#### [What to produce]
Write out the lines below word for word, leaving out the pictures.

#### [Dataset rows]
● ● ●
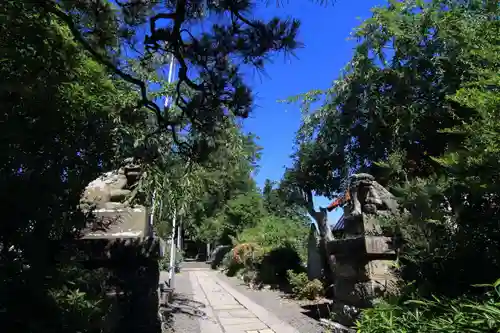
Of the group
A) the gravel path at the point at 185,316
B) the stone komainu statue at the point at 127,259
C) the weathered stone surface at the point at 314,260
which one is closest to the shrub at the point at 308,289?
the weathered stone surface at the point at 314,260

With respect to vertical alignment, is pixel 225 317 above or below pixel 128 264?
below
● ● ●
#### [The response]
Of the group
A) the gravel path at the point at 185,316
B) the stone komainu statue at the point at 127,259
C) the weathered stone surface at the point at 314,260
which one is closest to the shrub at the point at 308,289?
the weathered stone surface at the point at 314,260

With respect to vertical alignment, is pixel 225 317 above or below pixel 128 264?
below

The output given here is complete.